Requests »
A. Return the transfer pricing summary from "06. RBI's Approval" down to "transfer pricing law.", word for word.
B. Sum up the transfer pricing summary in two sentences.

### Extract to read

In the modern global village, Transfer Pricing is one of the most disputed & complex subject with respect to the transactions with Associated enterprise. There are number of judgments coming everyday and below given summary of some of the important judgments during last one year.
01. Data of the rate charged to unrelated parties should be available.
01. Transfer Pricing provisions are not attracted in the case of transfer of the shares of the company when due to DTAA provisions, capital gain on such shares are not taxable.
02. TNM method requires comparison of net profit margins realized by an enterprise from an international transaction and not comparison of operating margins of enterprises as a whole.
03. The assessee can appeal before DRP in case he is not satisfied with the order of TPO.
04. The comparison study must be done with same countries as different countries have different economic & political situation.
05. In view of parameters prescribed in Rule 10B, bad debt written off cannot be a factor to determine arm’s length price of any international transaction.
06. RBI's Approval does not put a seal of approval on true character of a Transaction from perspective of transfer pricing regulation
07. Before passing the order, the TPO must provide personal hearing to the assessee.
08. Chapter X dealing with Transfer Pricing is constitutionally valid.
09. The TPO can change the process of determining the ALP on the ground that process selected was complex .
10. Notional interest on interest-free loans can be assessed under transfer pricing law.

######
### Material

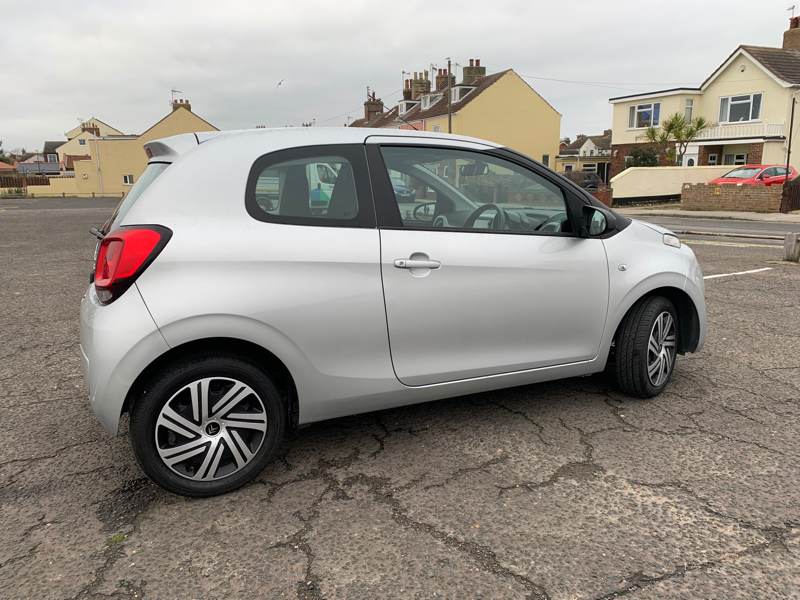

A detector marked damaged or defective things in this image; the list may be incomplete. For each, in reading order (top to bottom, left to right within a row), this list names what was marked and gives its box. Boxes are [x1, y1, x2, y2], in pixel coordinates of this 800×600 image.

cracked tarmac [0, 198, 796, 600]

######

Results »
A.
06. RBI's Approval does not put a seal of approval on true character of a Transaction from perspective of transfer pricing regulation
07. Before passing the order, the TPO must provide personal hearing to the assessee.
08. Chapter X dealing with Transfer Pricing is constitutionally valid.
09. The TPO can change the process of determining the ALP on the ground that process selected was complex .
10. Notional interest on interest-free loans can be assessed under transfer pricing law.

B. The text summarizes important transfer pricing judgments from the last year and calls transfer pricing one of the most disputed and complex subjects for transactions with associated enterprises. Among the points listed, the TNM method compares net profit margins from an international transaction, an assessee dissatisfied with a TPO order can appeal before the DRP, and Chapter X on transfer pricing is constitutionally valid.